22 gennaio 2010 / 12:50 / tra 8 anni

Borsa Milano peggiora, Telecom Italia brillante, calano banche

MILANO, 22 gennaio (Reuters) - Al termine di una mattinata incerta, gli indici a Piazza Affari imboccano la via del ribasso con decisione e cedono oltre un punto percentuale, rispecchiando l‘andamento delle altre piazze europee.

Continua, in evidente controtendenza, il rally di Telecom Italia (TLIT.MI), in ripiego dai massimi di giornata ma sempre brillante sulle indiscrezioni che parlano di un piano messo a punto da Mediobanca (MDBI.MI) che dovrebbe sfociare in un‘Opa da parte di Telefonica (TEF.MC).

“Sembra diffondersi il tono negativo che ha colpito i bancari sul timore che gli Usa tornino alla separazione tra banche d‘affari e anche commerciali”, commenta un trader. “Ma ci sono ancora diverse trimestrali in programma negli Usa, queste potrebbero avere un impatto sul resto della giornata”.

Intorno alle 13,00 l‘indice FTSE Mib .FTMIB perde l‘1,06%, l‘AllShare .FTITLMS l‘1,03% e il Mid Cap .FTITMC l‘1,26%. Volumi per circa 1,6 miliardi di euro.

A Wall Street i futures sugli indici principali sono negativi.

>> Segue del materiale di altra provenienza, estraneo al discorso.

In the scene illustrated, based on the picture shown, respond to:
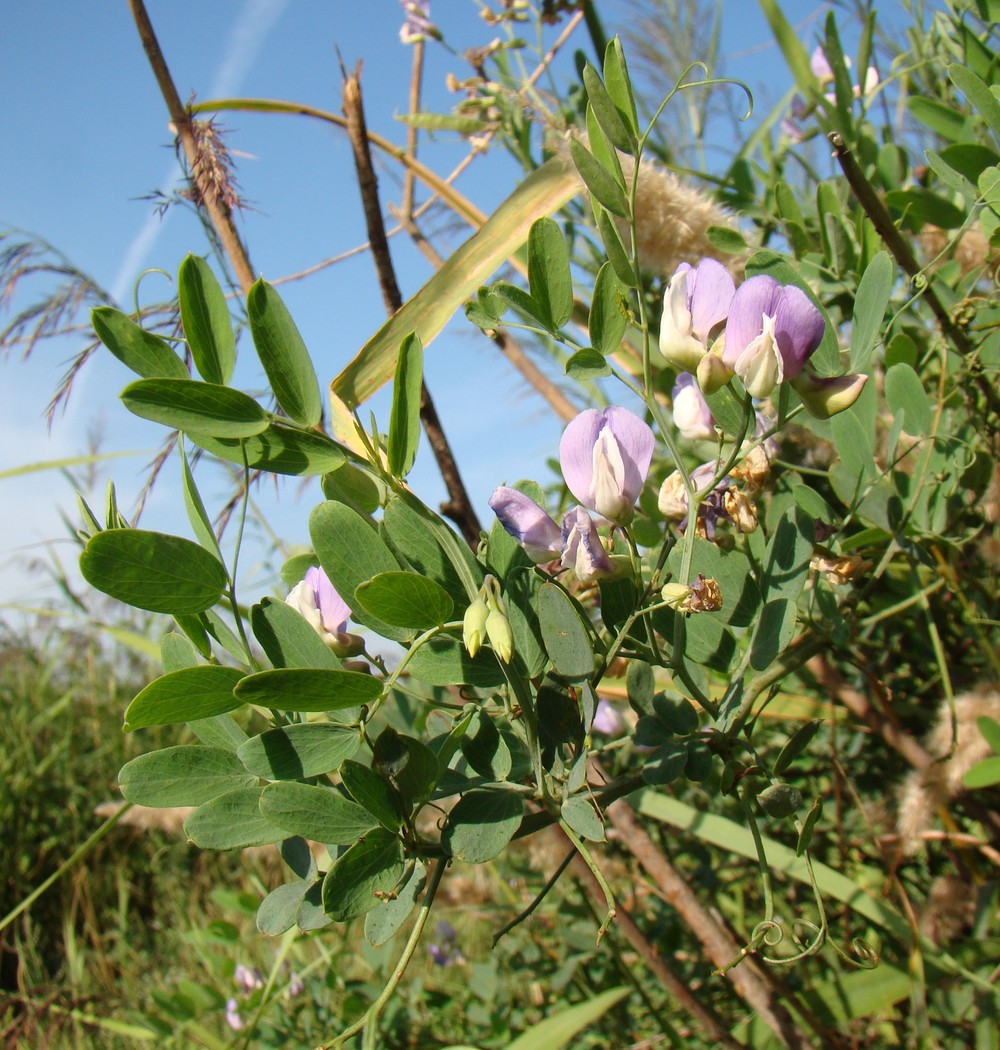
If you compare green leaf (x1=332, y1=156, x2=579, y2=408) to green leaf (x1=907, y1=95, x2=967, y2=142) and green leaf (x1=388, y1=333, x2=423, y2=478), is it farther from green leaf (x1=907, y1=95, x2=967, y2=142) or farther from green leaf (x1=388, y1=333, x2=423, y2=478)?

* TELECOM ITALIA (TLIT.MI), sotto i massimi, resta comunque intorno ai tre punti percentuali di rialzo con volumi doppi rispetto alla media giornaliera del periodo. Tengono ancora banco le indiscrezioni, apparse ieri sul sito Dagospia e riprese oggi da La Repubblica, che vedono Mediobanca impegnata a studiare una strategia per l‘acquisizione del gruppo italiano da parte di Telefonica (TEF.MC), con Opa totalitaria conclusiva.

Il direttore generale di Mediobanca, Renato Pagliaro, non ha voluto commentare l‘indiscrezione.

“Le voci sono interpretate in prospettiva come il preludio alla fusione Telefonica-Telecom”, commenta un trader, “chi si trova corto sul titolo compra per non restare escluso dai benefici”.

“Il mercato dà credito all‘ipotesi”, conferma un altro trader, spiegando poi di ritenere “probabile un‘integrazione fra i due gruppi in una forma o nell‘altra”, ma anche che “la strada sia ancora lunga”.

* Affondano sempre più i bancari, deboli in tutto il continente con l‘indice di riferimento .SX7P che cede quasi il 4%, un andamento simile a quello di POPOLARE MILANO PMII.MI e BANCO POPOLARE BAPO.MI, mentre cedono tra il 2 e il 3% INTESA SANPAOLO (ISP.MI), UNICREDIT (CRDI.MI) e MONTEPASCHI (BMPS.MI).

“C’è una reazione un po’ emotiva al discorso [del presidente Usa Barack] Obama”, commenta un trader, “la cosa buffa è che in Usa il 10% degli utili delle banche commerciali vengono da trading, mentre, come scrive il Financial Times, le banche europee traggono al massimo l‘1-2% dei utili dal trading e dunque rischiano molto meno, anche se si tratta di un dettaglio su cui c’è poca trasparenza”.

Obama ha annunciato ieri diverse misure per limitare la dimensione delle banche e per separare l‘attività di banca commerciale di quella di banca d‘affari.

* Resta forte PRYSMIAN (PRY.MI), anch‘essa però in ripiego intorno al +1% dopo avere superato i due punti percentuali di rialzo. Un trader collega l‘andamento del titolo alle voci di stampa che vogliono la famiglia Malacalza interessata a rilevare la quota Goldman Sachs.

* Limitati a pochi altri nomi, tra cui ENEL (ENEI.MI), UNIPOL (UNPI.MI) e GEOX (GEO.MI) gli spunti positivi, mentre cominciano a recuperare i titoli difensivi come TERNA (TRN.MI) e SNAM RETE GAS (SRG.MI).

* Fuori dal paniere principale si accentua il calo di SEAT PAGINE GIALLE PGIT.MI, che supera ora i quattro punti percentuali di perdita dopo avere aperto già in netto ribasso. Fonti vicine all‘operazione hanno detto che la tranche a tasso variabile del bond a 7 anni è stata cancellata.

* Tornano in voga le energie rinnovabili, con TERNIENERGIA (TRNI.MI) che corre a +4%, toniche anche MARCOLIN MCL.MI e PREMUDA PRNI.MI.